Di profondo impatto emotivo il meccanismo voluto da Amadeus nella seconda e terza serata, con la presentazione reciproca di artiste e artisti, un'evoluzione ulteriore e inattesa del principio di "dialogo intergenerazionale" attorno a cui ruota tutto l'impianto del festival: tra tutti Mannoia che presenta Geolier, Bertè presentata da Sangiovanni hanno offerto un grande esempio. In una serata delicatissima, quella del televoto da casa, l'impegno a mettere da parte rivalità e competizione su un palco in cui ogni gesto o parola fa la differenza, impegnandosi a presentare un o una concorrente, pronunciandone il nome con enfasi e invitando il pubblico al voto. Un modello fortissimo, un esempio che arriva dove non arriva un proclama, modella e plasma la percezione dell'altra persona e l'atteggiamento, l'approccio, fa capire che essere cordiali, amichevoli, non conflittuali non è un qualcosa di ideale o una pia illusione, ma può essere qualcosa di vero, reale. E ne abbiamo un disperato bisogno, di gesti così, lontani dal clima di denigrazione e sopraffazione, bullismo, odio sociale e social, come quello sofferto e raccontato da Alessandra Amoroso.

I sentimenti "buoni" di cui abbiamo bisogno

Un clima avvelenato che fa parte di molte quotidianità, e che come tale è stato rappresentato anche a Sanremo nell'esprimere un desiderio di cambiamento e resilienza. Un bisogno di accoglienza verso l'altro, il diverso, anche se sembra un ingombrante alieno venuto da un altro pianeta, come quello portato sul palco di Sanremo da Ghali, nato in Italia da genitori tunisini, per dire che ogni cosa vista dal cielo è uguale, che "casa mia è casa tua" e che è meglio restare "umani", come chi non teme di dispensare baci e pensieri a mamme, fratelli, papà, eccetera, in platea o altrove.

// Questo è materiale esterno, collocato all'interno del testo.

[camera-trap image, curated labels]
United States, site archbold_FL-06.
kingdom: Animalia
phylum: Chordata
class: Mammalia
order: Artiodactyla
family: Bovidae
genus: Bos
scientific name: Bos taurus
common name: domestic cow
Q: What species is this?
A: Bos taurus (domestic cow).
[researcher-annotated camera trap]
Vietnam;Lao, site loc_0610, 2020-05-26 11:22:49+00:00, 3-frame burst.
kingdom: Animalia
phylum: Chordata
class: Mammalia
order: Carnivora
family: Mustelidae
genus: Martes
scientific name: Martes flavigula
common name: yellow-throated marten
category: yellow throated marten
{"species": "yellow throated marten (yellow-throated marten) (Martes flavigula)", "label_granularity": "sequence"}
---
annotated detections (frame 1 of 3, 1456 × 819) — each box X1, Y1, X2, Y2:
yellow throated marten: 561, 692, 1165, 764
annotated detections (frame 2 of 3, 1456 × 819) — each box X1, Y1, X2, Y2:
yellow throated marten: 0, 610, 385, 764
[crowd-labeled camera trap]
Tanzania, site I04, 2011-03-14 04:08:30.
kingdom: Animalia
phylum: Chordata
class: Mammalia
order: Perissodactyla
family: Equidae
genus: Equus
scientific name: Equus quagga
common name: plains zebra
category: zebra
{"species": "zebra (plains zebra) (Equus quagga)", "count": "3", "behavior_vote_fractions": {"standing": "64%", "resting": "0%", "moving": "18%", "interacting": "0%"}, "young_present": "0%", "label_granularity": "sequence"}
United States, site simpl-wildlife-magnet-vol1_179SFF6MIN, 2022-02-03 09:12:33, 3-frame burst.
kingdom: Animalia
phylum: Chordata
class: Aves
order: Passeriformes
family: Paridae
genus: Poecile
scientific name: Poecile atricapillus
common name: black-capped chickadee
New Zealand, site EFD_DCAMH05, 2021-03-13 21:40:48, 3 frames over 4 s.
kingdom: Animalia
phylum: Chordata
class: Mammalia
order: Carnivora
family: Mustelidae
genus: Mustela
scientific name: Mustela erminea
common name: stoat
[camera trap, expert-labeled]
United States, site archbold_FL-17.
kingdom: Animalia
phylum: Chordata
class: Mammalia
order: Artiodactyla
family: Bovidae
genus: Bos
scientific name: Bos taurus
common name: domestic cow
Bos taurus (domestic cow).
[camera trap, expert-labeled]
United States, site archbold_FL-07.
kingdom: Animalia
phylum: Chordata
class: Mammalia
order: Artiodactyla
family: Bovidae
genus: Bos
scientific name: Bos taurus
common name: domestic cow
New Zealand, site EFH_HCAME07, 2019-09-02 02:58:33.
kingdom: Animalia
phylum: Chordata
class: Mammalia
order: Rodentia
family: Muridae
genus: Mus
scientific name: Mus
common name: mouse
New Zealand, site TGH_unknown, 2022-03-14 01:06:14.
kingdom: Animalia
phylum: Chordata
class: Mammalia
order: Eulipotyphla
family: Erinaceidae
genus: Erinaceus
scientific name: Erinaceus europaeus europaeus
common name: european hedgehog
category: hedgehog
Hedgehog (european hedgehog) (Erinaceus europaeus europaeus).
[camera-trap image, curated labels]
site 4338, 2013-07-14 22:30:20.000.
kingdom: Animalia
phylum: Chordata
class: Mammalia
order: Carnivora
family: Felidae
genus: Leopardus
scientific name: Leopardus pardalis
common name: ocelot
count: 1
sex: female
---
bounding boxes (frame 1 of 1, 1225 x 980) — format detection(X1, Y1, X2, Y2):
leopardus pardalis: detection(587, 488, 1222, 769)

E fa bene al cuore ascoltare una persona duramente ferita, come la mamma di Giovambattista Cutolo, che perdona la città in cui il figlio è stato trucidato e regala fiori alla giustizia. O lasciarsi commuovere dalla poesia sublime di Giovanni Allevi con il suo inno a meravigliare e meravigliarsi, sempre, per le grandi cose senza dimenticarsi delle piccole, uno squarcio di vita reale, con i doni del dolore e della malattia tra le scintille dello spettacolo, con l'augurio di un domani più bello, in cui accettarsi come imperfetti, senza calcoli, perché non contano i numeri, le misure o i colori: ogni persona è unica, infinita.

Non è retorica, non è dolciastro, è un sapore gradevole che conforta, quello così umano della solidarietà, della flessibilità, dell'empatia: sentire le emozioni altrui, e quindi gioire se si procura gioia e soffrire se si provoca sofferenza, così da sapersi fermare. Un approccio aperto, rispettoso, che rischia pericolosamente di divenire minoritario, come racconta la quotidiana cronaca degli orrori, o un semplice giro sui social, luoghi neutri, anzi pieni di opportunità ma avvelenati da chi fa dell'odio un passatempo, o un mestiere. Grazie, Sanremo, per questi cinque giorni di spettacolo grande, in cui chi ha voluto ha trovato qualcosa da ricordare, tra leggerezza e profondità, svago e riflessione, risate e lacrime. Regalando quell'essenziale individuato sulla scena da ognuno a suo modo, puntando riflettori accesi che nessuno ha diritto di spegnere.